- VCD cover
- Directed by: Raju Chowdhury
- Written by: Raju Chowdhury
- Produced by: Md Korshed Alam Khosru
- Starring: Shakib Khan; Moushumi; Sahara; Nirob; Racy; Misha Sawdagor; Omar Sani; Danny Sidak; Nagma;
- Music by: Imon Saha
- Distributed by: Md Khorshed Alam Khosru
- Release date: 2009;
- Country: Bangladesh
- Language: Bengali

= Shaheb Name Golam =

Bangladeshi film

Shaheb Name Golam (সাহেব নামে গোলাম) is a Bangladeshi Bengali-language film written and directed by Raju Chowdhury, produced and distributed by Md Khorshed Alam Khosru. A remake of Bengali film Manik, it stars Shakib Khan and Moushumi in the lead roles.
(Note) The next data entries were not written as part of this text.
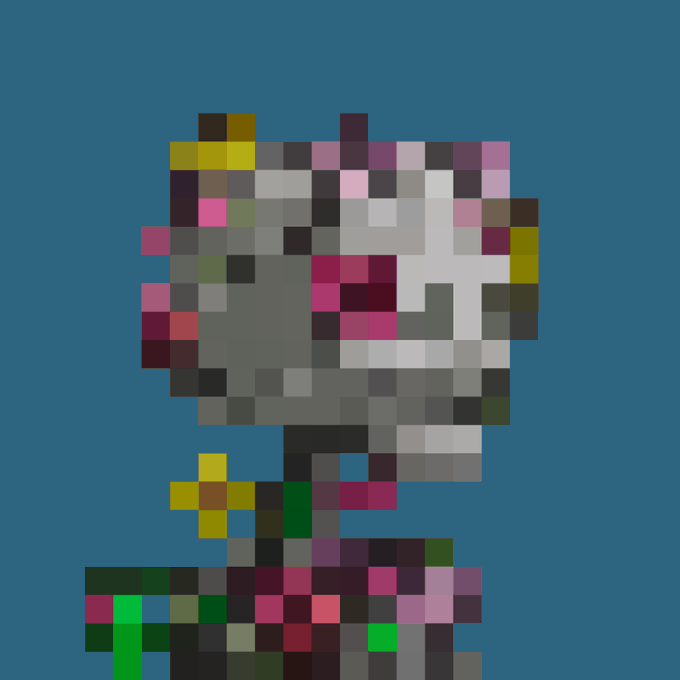 A heavily pixelated, low-resolution image shows a figure with a gray, blocky head featuring pink, white, and yellow accents, set against a solid blue background. The accompanying text "gM Argonauts" suggests this is likely a low-quality sprite or icon related to a character, team, or game entity called "Argonauts," though the extreme pixelation obscures any clear identifying details.
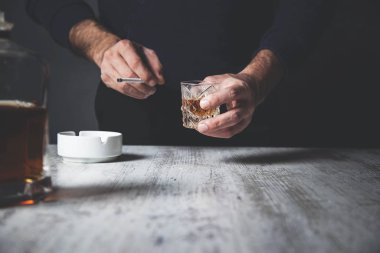 Üzgün adam elinde sigarayla viski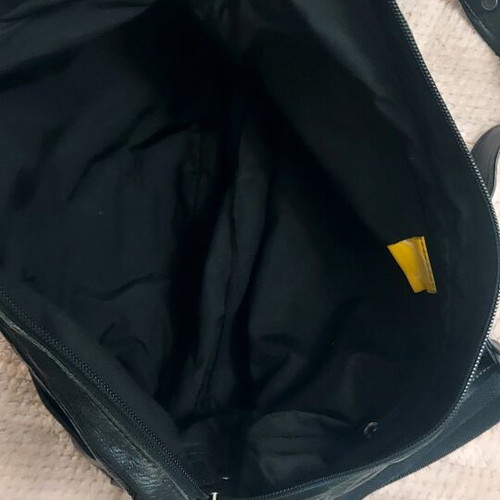 Mandarina Duck leather bag black like new with castor and pony skin
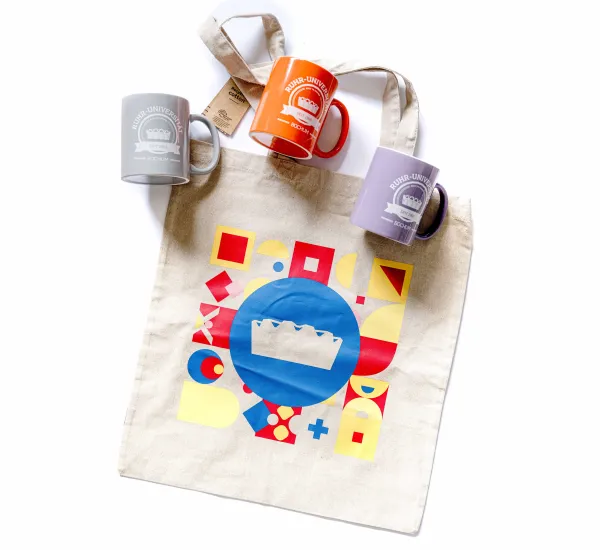Jubiläumsedition des Unishops: ein Baumwollbeutel und drei Becher in verschiedenen Farben mit Audimaxprint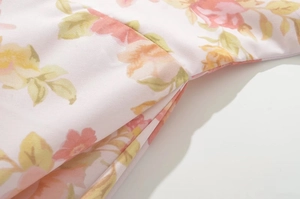 Close-up detail of floral chiffon fabric showing neat stitching and pink flower print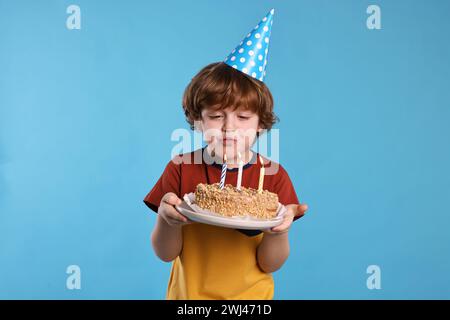 Geburtstagsfeier. Netter kleiner Junge im Partyhut, der Kerzen auf leckerem Kuchen vor hellblauem Hintergrund bläst Stockfoto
It also features Sahara, Nirob, Racy, Misha Sawdagor, Omar Sani, Danny Sidak, Nagma in supporting roles.

==Cast==
- Shakib Khan as Munna / Shaheb
- Moushumi as Ratna Chowdhury
- Sahara as Roza
- Nirab
- Racy
- Misha Sawdagor
- Omar Sani
- Danny Sidak
- Nagma

==Crew==
- Director: Raju Chowdhury
- Producer: Md Khorshed Alam Khosru
- Story: Raju Chowdhury
- Script: Raju Chowdhury
- Music: Emon Saha
- Lyrics: Kabir Bokul
- Distributor: Md Khorshed Alam Khosru

==Music==

The film music was directed by Emon Saha.

===Soundtrack===

| Track's | Title's | Singer's | Performer's |
|---|---|---|---|
| 1 | Cheyechi Cheyechi Tomake (This song copied from Telugu song Yamaho Yama from movie Chirutha) | S I Tutul & Mila | Shakib Khan & Sahara |
| 2 | Shaheb Name Golam Ami | Monir Khan | Shakib Khan |
| 3 | Amar Mon Jokhon Tomake | S I Tutul & Sabina Yasmin | Shakib Khan and Sahara |
| 4 | Shurovi, Tumi Amar Madhobi | Onima and Asif | Nirab and Racy |
| 5 | Gashe Gashe Lota Pata | Somir Kowel & Komol | Shakib Khan, Nirab and Moushumi |
| 6 | Jilimili Jilimili | Rupom & Onima | Omar Sani |

==Home media==
The DVD and VCD of the film were released in 2011 by Anupom.